[Written problem]:
Print the lines of the records from the line containing "In what order" through the line containing "Answer: point (920, 825)", including both, and no other lines.
** begin Recorded data **
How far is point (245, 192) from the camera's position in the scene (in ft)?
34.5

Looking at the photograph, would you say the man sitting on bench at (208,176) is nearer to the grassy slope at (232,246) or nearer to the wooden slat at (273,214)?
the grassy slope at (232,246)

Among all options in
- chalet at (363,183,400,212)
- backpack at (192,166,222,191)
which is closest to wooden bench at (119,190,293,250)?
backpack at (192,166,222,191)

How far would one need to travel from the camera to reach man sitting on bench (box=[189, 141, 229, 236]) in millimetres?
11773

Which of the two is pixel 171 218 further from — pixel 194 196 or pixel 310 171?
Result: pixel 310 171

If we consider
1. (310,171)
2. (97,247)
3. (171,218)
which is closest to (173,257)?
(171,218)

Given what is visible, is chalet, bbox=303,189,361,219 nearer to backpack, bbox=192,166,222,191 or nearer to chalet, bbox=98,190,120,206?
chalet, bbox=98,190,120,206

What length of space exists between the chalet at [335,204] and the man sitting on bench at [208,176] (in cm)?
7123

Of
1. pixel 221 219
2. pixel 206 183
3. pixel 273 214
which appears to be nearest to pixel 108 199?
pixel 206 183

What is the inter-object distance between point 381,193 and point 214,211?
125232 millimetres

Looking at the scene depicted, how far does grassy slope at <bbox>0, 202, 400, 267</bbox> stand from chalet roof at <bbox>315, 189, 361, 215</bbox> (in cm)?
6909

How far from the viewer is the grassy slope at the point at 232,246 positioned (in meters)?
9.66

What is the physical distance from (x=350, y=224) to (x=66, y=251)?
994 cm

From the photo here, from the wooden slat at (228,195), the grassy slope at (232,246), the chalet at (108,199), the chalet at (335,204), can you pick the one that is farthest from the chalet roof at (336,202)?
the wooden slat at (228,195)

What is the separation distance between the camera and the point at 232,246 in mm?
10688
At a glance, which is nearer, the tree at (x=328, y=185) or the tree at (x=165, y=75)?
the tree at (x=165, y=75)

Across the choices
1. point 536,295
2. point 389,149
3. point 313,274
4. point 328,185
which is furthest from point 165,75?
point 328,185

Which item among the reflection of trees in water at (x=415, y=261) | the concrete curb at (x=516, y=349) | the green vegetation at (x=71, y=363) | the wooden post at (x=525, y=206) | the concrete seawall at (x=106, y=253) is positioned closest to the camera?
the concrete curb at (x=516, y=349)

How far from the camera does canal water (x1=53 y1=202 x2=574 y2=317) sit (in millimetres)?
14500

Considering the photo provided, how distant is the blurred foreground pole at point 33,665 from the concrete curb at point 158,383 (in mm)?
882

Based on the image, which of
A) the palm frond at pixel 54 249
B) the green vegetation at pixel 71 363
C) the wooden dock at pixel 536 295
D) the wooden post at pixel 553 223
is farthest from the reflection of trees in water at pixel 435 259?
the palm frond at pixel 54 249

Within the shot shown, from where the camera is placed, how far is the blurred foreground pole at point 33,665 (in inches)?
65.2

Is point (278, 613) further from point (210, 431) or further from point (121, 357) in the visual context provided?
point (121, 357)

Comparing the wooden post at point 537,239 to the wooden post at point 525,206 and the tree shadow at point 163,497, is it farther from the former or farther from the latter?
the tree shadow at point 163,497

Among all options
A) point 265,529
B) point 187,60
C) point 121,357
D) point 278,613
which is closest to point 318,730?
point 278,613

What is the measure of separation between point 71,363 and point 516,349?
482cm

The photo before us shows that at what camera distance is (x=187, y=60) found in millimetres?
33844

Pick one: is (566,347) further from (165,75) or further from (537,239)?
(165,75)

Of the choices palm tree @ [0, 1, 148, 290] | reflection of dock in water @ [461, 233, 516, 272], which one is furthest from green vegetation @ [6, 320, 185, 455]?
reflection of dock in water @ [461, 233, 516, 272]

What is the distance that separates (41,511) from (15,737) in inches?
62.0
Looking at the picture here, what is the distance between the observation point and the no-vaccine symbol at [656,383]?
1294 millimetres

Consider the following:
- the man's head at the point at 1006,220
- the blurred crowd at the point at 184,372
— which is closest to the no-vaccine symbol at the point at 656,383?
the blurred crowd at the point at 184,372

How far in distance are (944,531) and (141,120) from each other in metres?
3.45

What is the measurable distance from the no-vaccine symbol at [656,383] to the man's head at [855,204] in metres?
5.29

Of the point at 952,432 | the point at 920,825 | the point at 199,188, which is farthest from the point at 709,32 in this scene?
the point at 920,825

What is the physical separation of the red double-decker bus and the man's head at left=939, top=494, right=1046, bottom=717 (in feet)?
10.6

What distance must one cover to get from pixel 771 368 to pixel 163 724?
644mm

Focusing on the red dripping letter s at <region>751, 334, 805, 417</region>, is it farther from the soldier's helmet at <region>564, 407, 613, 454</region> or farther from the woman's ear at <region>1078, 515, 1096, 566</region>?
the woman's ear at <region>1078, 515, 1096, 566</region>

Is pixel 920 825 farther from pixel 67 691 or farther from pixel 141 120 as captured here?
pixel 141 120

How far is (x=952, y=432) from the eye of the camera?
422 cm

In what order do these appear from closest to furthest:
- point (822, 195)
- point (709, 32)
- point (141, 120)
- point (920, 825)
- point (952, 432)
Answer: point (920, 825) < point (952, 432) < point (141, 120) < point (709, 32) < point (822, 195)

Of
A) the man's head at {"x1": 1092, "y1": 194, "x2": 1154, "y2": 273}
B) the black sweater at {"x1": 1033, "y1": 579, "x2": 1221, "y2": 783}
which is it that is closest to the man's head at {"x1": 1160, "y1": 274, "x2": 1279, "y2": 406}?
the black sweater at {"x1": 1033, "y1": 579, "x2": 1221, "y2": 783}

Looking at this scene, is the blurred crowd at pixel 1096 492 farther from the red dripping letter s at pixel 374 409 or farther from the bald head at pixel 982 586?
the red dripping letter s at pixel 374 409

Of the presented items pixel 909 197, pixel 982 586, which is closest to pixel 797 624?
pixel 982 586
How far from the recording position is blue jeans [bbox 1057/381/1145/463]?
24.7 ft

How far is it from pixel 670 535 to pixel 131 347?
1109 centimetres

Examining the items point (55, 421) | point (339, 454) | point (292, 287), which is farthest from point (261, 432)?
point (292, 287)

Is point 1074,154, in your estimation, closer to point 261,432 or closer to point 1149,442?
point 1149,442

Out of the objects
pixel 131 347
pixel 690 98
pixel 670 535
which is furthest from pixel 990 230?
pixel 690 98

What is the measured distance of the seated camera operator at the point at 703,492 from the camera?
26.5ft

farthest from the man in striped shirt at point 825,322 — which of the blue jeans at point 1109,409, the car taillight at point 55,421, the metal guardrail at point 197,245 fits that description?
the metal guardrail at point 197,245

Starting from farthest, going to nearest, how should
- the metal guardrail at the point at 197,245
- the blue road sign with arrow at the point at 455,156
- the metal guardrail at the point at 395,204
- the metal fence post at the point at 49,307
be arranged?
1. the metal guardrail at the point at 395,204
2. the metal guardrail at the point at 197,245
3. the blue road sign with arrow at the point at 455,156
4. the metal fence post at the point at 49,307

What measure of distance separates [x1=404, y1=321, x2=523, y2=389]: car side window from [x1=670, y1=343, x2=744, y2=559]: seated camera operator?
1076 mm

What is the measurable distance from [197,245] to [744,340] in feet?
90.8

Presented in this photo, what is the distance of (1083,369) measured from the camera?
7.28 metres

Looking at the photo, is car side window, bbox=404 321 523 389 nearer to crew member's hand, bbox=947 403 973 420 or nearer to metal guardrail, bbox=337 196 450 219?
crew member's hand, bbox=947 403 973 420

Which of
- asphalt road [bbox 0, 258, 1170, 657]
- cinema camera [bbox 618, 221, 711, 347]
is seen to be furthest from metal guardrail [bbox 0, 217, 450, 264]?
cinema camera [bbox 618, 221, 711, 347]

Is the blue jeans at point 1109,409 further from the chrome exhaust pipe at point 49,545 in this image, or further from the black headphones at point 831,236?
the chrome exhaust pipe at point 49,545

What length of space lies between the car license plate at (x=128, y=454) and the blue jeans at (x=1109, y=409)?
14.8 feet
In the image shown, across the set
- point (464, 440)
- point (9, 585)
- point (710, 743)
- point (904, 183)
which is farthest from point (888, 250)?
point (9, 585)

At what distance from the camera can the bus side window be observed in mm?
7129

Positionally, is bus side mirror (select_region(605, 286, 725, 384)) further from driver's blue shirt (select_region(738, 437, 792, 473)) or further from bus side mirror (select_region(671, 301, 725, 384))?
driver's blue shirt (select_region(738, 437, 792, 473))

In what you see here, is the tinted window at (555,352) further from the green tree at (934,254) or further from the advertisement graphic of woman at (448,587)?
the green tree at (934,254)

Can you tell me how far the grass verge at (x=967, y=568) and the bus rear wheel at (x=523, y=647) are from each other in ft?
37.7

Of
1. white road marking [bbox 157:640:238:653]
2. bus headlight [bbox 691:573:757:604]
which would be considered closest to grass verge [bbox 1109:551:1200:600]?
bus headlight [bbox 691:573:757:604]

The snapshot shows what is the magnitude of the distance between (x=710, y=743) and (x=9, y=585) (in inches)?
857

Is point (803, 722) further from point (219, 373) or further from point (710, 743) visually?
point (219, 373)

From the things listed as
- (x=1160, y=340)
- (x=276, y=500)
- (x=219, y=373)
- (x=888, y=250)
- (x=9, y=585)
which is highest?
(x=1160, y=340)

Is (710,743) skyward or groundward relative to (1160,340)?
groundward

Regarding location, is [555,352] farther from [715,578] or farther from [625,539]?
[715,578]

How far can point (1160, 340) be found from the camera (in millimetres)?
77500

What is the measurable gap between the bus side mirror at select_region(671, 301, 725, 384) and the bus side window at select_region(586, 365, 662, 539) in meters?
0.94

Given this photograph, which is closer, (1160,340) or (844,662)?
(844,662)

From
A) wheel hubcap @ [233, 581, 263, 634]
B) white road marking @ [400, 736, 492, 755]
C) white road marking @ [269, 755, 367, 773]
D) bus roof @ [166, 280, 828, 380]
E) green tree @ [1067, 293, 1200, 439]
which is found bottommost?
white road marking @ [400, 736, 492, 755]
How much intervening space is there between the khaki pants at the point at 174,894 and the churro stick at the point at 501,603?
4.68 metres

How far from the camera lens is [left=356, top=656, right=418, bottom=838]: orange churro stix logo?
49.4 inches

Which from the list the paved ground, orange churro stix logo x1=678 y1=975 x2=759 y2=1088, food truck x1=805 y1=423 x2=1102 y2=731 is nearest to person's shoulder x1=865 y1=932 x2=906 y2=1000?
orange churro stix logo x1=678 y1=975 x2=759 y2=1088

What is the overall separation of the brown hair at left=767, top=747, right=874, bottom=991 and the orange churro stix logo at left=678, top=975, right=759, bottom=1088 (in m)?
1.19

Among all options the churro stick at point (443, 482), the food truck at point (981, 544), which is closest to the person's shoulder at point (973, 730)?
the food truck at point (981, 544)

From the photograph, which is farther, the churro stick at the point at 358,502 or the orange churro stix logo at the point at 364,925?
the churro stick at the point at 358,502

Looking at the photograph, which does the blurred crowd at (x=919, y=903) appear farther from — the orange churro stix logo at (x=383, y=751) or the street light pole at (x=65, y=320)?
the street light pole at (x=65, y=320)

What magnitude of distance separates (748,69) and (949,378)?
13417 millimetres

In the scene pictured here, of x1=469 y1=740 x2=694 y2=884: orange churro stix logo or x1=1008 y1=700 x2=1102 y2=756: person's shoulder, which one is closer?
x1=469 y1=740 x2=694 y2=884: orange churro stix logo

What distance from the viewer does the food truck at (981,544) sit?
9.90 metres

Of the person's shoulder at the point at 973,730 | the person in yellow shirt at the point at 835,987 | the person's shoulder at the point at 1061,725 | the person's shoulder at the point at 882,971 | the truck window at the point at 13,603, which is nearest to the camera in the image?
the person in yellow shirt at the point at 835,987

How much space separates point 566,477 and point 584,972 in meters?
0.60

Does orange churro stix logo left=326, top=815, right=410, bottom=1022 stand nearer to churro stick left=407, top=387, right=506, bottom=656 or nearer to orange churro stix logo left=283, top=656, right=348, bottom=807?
** end Recorded data **
[Correct response]:
In what order do these appear from closest to furthest:
- point (822, 195)
- point (709, 32)
- point (141, 120)
- point (920, 825)
- point (952, 432)
Answer: point (920, 825) < point (952, 432) < point (141, 120) < point (709, 32) < point (822, 195)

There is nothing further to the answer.